#### Supplied material

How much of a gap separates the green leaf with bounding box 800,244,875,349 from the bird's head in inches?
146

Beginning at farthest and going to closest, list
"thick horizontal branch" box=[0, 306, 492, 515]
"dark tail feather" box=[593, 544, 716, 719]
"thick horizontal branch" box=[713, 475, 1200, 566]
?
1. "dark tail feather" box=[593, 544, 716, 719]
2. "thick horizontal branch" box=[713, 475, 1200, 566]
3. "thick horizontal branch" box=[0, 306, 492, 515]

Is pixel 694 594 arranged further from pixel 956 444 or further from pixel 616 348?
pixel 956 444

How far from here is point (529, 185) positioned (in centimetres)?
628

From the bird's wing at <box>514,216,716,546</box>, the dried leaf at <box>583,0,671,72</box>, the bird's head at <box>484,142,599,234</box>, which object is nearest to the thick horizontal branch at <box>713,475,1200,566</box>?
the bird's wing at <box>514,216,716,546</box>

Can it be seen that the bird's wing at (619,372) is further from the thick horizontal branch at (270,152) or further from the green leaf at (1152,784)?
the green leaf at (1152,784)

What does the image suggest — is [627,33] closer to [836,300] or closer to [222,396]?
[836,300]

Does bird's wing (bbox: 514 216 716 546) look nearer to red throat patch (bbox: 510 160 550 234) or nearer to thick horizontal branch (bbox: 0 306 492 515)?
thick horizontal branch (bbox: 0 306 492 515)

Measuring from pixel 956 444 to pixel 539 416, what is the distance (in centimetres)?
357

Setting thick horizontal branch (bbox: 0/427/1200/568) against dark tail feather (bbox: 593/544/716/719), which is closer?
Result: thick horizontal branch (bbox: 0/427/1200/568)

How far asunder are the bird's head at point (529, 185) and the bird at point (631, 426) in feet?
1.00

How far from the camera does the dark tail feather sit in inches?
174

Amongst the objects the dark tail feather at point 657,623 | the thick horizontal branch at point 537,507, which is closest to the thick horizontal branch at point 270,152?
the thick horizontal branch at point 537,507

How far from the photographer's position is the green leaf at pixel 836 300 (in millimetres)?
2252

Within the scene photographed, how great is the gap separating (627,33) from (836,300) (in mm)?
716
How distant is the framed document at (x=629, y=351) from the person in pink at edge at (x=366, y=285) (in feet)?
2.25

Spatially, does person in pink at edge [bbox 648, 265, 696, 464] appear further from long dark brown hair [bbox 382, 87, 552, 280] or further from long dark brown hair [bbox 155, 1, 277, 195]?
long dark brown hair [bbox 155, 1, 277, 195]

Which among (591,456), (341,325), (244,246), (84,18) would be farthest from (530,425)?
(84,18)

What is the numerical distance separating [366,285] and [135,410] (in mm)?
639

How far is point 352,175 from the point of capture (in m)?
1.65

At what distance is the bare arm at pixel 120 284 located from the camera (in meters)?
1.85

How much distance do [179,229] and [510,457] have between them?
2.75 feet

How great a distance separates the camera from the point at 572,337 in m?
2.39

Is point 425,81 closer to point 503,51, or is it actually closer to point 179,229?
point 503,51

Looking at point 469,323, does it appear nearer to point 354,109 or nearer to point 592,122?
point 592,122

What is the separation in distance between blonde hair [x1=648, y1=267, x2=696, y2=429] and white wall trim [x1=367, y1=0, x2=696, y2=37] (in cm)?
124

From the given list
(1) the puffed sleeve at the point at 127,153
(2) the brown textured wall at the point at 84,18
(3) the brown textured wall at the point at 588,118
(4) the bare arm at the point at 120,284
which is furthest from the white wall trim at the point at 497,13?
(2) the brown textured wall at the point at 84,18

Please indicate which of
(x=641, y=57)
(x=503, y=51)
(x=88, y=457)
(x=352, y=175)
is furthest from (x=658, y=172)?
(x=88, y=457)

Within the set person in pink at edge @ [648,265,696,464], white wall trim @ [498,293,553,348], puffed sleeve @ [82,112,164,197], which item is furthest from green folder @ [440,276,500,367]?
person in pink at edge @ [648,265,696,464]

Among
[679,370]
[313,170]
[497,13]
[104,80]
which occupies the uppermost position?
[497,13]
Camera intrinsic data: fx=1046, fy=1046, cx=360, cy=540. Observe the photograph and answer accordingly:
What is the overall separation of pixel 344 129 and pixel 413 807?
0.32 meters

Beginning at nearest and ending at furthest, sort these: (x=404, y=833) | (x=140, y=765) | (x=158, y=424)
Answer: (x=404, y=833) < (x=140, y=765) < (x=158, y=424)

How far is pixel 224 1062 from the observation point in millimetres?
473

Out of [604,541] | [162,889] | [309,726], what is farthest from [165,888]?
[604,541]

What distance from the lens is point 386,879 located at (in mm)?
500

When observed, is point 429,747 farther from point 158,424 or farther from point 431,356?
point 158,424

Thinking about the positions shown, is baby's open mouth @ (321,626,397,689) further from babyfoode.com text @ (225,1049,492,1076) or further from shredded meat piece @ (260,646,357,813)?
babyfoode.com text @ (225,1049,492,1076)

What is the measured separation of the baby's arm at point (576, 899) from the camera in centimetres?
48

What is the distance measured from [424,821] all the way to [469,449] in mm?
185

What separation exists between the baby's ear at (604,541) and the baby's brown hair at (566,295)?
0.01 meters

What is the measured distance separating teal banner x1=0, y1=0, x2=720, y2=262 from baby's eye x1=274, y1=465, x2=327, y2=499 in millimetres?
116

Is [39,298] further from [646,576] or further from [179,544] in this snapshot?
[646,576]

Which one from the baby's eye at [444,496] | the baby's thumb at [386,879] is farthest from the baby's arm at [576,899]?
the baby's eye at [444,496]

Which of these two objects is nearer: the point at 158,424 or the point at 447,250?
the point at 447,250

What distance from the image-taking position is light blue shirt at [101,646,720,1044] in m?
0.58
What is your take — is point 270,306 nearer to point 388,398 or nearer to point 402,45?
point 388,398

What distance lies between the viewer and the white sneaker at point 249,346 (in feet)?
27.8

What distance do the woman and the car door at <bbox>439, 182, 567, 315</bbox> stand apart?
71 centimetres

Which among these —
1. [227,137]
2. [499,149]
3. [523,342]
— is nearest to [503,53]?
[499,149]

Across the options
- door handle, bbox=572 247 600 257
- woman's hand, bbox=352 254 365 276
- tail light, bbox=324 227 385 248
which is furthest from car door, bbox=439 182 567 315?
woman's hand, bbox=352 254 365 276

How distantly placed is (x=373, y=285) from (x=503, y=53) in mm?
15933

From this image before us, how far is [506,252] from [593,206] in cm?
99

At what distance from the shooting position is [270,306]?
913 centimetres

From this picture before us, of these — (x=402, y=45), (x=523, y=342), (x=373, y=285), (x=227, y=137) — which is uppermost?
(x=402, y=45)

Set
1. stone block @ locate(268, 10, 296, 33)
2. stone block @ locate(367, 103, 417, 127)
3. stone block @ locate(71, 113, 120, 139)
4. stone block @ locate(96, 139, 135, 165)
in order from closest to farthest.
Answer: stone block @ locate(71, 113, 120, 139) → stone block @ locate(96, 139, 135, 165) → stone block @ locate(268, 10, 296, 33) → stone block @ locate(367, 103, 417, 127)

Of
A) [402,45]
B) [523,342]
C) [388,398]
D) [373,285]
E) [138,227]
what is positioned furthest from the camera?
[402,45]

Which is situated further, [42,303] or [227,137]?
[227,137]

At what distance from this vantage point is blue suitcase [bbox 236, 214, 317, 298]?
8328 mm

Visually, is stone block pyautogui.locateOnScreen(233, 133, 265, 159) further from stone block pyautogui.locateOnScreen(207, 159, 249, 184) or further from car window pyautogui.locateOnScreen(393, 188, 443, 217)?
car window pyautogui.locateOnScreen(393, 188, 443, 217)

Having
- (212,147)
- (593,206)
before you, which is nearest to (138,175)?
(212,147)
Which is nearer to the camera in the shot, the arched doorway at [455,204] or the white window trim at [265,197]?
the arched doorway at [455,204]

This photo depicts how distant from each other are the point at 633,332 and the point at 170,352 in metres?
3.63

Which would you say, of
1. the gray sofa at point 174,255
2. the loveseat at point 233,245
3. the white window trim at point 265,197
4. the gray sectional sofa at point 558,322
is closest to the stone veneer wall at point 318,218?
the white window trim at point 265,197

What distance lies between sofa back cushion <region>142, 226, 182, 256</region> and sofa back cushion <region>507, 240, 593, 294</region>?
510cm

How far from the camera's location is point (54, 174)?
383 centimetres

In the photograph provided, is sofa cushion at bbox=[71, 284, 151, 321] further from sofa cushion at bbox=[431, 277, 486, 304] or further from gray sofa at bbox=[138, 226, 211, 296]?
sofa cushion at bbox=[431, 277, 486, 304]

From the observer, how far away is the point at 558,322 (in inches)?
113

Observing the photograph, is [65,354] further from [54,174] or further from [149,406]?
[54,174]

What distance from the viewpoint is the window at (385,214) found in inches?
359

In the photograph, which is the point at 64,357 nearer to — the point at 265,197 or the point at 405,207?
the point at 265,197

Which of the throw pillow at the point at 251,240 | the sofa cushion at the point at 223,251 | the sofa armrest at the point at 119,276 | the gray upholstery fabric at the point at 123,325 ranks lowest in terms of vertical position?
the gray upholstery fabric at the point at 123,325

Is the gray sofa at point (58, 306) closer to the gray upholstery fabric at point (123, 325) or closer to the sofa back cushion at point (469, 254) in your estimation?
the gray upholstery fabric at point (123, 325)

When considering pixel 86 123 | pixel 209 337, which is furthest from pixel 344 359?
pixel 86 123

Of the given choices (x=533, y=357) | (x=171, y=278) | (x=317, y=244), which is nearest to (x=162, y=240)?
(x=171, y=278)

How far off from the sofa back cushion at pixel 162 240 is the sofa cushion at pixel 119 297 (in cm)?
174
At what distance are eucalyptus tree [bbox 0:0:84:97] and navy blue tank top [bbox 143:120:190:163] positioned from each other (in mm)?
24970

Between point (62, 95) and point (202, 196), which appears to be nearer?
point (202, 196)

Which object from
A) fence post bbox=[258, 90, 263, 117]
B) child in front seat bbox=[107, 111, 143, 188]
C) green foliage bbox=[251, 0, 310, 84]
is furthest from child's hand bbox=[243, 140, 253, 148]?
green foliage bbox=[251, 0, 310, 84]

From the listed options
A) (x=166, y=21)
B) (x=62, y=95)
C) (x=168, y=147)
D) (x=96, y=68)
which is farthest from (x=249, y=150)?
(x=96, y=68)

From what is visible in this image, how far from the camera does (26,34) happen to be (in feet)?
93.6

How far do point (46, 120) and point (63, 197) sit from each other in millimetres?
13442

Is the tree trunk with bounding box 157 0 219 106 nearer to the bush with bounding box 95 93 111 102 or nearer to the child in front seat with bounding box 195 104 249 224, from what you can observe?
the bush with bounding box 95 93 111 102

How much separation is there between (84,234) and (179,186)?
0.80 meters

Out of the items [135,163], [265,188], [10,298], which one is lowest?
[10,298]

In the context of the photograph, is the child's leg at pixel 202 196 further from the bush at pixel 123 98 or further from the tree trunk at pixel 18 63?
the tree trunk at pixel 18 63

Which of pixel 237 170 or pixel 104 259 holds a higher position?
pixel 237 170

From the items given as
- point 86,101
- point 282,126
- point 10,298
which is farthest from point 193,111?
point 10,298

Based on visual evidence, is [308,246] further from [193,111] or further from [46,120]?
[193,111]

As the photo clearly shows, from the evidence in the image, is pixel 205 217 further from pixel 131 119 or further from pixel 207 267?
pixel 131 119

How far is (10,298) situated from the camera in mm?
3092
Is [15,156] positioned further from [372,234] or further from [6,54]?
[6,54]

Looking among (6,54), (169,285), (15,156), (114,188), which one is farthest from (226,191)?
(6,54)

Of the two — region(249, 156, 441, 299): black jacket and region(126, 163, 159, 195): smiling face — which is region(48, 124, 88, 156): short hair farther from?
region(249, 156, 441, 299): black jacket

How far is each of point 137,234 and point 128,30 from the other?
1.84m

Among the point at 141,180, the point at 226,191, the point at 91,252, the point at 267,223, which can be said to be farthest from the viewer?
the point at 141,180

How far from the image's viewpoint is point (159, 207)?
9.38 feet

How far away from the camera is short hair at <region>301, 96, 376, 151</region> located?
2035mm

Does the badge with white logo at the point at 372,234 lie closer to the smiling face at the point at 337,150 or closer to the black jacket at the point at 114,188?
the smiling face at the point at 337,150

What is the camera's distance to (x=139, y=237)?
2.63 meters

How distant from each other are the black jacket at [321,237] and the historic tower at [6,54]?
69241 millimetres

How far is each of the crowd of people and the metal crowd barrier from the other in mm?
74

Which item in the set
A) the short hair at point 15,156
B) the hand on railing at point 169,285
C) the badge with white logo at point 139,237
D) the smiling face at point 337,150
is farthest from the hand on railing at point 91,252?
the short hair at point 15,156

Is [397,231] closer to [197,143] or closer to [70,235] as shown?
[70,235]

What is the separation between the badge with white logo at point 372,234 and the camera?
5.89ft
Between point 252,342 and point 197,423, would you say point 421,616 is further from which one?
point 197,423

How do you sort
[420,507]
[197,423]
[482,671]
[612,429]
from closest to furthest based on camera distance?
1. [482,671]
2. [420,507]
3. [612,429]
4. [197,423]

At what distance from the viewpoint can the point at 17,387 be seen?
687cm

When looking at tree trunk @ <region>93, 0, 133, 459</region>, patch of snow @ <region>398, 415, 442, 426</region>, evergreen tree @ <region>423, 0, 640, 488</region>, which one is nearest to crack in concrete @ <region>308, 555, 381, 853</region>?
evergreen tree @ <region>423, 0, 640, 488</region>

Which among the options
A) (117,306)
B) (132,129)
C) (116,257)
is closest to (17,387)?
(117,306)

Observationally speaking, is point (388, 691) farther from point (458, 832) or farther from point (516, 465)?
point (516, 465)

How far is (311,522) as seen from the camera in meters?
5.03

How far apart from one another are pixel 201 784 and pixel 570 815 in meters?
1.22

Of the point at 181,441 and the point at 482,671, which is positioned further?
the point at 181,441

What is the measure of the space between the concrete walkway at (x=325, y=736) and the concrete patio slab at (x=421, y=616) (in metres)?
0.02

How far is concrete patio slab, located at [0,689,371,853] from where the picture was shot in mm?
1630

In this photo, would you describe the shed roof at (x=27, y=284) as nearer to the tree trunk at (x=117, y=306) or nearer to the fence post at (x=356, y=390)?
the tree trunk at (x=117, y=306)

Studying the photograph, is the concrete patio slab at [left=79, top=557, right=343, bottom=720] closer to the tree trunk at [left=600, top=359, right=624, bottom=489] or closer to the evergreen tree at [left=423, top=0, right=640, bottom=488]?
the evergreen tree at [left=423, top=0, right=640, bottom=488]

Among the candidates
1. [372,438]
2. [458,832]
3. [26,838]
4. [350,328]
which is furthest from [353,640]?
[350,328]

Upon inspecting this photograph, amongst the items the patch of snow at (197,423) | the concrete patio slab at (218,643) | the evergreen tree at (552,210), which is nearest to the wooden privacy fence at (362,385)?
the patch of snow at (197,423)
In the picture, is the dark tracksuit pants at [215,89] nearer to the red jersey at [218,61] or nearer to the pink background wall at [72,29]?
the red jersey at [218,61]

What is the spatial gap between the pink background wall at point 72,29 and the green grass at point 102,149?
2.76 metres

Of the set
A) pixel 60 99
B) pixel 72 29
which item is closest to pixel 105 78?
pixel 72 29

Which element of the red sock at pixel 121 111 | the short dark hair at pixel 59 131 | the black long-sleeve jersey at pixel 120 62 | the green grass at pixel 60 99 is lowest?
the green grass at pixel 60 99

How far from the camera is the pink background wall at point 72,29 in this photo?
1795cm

########

**Short problem:** Can you output the material from the line with "Which one from" through the line with "71 centimetres", both included, as a JSON list of strings with one string per line and blank lines left out?

**Answer to the task:**
[
  "Which one from the baby's eye at [444,496] | the baby's thumb at [386,879] is farthest from the baby's arm at [576,899]?",
  "the baby's eye at [444,496]",
  "Which of these two objects is nearer: the point at 158,424 or the point at 447,250?",
  "the point at 447,250",
  "What distance from the image-taking position is light blue shirt at [101,646,720,1044] in m?",
  "0.58",
  "What is your take — is point 270,306 nearer to point 388,398 or nearer to point 402,45?",
  "point 388,398",
  "What distance lies between the viewer and the white sneaker at point 249,346 (in feet)?",
  "27.8",
  "What distance do the woman and the car door at <bbox>439, 182, 567, 315</bbox> stand apart?",
  "71 centimetres"
]